Reproduisez fidèlement, dans le passage consacré au travail de RAD, la partie qui s'ouvre sur les mots comprenant « C’est un travail » et se termine par « la disparition ? ».

**Passage fourni**
* * * * *
On retrouve dans la série de cartes de RAD des thèmes récurrents de son travail, comme la paranoïa et la guerre. The Day Before est un travail qu’on ne peut pas regarder sans se représenter une image absente, celle du « Day after » – after bombing. Cette image de l’après que l’on imagine est celle que les militaires connaissaient au moment où ils ont lâché la bombe. La vision que nous avons du ciel est une partition entre « ceux qui savent » et « ceux qui ne savent pas » ce qui va se passer. C’est aussi une partition entre deux moments du temps qui se touchent : un avant et un après le bombardement, mais qui, en même temps, sont extrêmement éloignés. Le travail de RAD se déplace souvent ainsi entre deux moments du temps : un moment ante-traumatique, et un moment post-traumatique qui n’est pas représenté, qui reste de l’ordre de l’invisible, de la projection mentale.

C’est un travail qui interroge ce que pourrait être un art politique, mais qui n’enferme pas la représentation dans l’image, dont on peut toujours dire, comme le rappelait J. Rancière qu’elle est fausse ou qu’elle ment. RAD joue d’un paradoxe, dans une société abreuvée d’images, il montre plutôt une absence d’image, comme dans le film Fin de représentation que nous venons de voir. L’un des points communs entre The Day Before et ce film est cette absence d’images des corps bombardés et l’absence du corps de cette femme recherchée par la police à l’origine du film. C’est la question de la disparition de l’image qui est posée. D’où vient ton intérêt pour cette question de la disparition ?
* * * * *
**Données fournies**
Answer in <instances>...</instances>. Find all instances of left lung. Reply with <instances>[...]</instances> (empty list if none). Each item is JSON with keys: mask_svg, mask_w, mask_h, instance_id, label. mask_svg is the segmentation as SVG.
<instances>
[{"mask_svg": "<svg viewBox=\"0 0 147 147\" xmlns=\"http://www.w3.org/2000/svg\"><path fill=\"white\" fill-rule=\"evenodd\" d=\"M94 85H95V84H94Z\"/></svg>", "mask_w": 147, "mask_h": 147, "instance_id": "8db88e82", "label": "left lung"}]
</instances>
* * * * *
**Réponse attendue**
C’est un travail qui interroge ce que pourrait être un art politique, mais qui n’enferme pas la représentation dans l’image, dont on peut toujours dire, comme le rappelait J. Rancière qu’elle est fausse ou qu’elle ment. RAD joue d’un paradoxe, dans une société abreuvée d’images, il montre plutôt une absence d’image, comme dans le film Fin de représentation que nous venons de voir. L’un des points communs entre The Day Before et ce film est cette absence d’images des corps bombardés et l’absence du corps de cette femme recherchée par la police à l’origine du film. C’est la question de la disparition de l’image qui est posée. D’où vient ton intérêt pour cette question de la disparition ?